In general I agree with what your saying but I don't know if I agree
with the specific example. In what way is:

[0-9][0-9][0-9]

more specific than:

[0-9]{3}

? Those are exactly equivalent in my books. Actually I'm afraid I don't
really understand why you need scoring. The extension should match a
pattern only once it becomes completely unambiguous. For example:

(a) exten => /[0-9]{3}/
(b) exten => /1[0-9]{2}/

Should NOT be a valid dialplan since the both expressions would match
"1204". I'm assuming in your scoring system, the "b" expression would
score higher than "a" for any 1XXX expression ? I don't like this. Again
I think it should be up to the dialplan designer to do the job right. In
this case I believe it would be:

(a) exten => /[02-9]{3}/
(b) exten => /1[0-9]{2}/

> So, the question devolves to: what features of regex would you really
> like to have, given the above? What have I thrown out that you would
> really like?

After revisiting regex and all their power I am in agreement that
implementing the full library doesn't make much sense. There is simply
way to much of the regex stuff that doesn't have any use in a dial plan.
Things like white space handling, line breaks etc.

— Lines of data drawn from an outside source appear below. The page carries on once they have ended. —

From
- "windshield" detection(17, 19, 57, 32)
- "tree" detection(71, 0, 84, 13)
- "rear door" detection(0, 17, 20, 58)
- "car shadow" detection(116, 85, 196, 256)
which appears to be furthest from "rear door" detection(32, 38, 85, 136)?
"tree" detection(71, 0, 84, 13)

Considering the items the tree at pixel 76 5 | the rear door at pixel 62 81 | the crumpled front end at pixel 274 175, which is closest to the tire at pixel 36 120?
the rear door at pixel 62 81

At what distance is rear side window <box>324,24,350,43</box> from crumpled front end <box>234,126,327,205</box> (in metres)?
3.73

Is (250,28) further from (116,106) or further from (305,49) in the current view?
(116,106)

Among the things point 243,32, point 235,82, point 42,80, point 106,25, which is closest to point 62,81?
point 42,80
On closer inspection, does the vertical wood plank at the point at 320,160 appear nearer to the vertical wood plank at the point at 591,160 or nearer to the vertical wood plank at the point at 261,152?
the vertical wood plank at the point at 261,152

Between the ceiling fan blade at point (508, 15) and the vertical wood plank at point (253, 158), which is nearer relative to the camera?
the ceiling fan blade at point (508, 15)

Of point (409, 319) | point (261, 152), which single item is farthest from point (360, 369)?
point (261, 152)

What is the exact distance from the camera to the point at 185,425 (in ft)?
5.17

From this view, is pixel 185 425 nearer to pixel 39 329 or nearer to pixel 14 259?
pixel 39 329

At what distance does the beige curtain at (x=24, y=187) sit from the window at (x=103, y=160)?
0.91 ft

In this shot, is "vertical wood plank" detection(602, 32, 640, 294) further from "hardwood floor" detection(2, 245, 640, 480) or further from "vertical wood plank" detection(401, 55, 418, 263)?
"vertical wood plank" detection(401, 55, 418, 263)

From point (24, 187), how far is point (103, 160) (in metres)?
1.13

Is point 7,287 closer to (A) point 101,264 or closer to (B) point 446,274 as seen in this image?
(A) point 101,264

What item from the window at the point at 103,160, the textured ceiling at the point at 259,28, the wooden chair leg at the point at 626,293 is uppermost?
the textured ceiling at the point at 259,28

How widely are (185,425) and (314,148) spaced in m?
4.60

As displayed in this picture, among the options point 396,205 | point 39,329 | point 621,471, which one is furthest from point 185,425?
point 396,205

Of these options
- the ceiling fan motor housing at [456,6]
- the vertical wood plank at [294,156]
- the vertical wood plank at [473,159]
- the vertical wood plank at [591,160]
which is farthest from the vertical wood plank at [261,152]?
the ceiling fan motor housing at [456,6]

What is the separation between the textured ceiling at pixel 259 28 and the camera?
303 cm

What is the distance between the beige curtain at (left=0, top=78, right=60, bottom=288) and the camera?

One thing I would definitely like to see in is the case-insensitive
flag. As in Perl; e.g.

exten => /nancy/i,1, ...

And perhaps \d for digit and \D for non-digit? It's a bit faster to type
than [0-9] every time.

> This stuff, added to the tree matcher I have, will mercilessly
> complicate it, but I think I could make it work.

Tree Optimized and Enhanced pattern matching.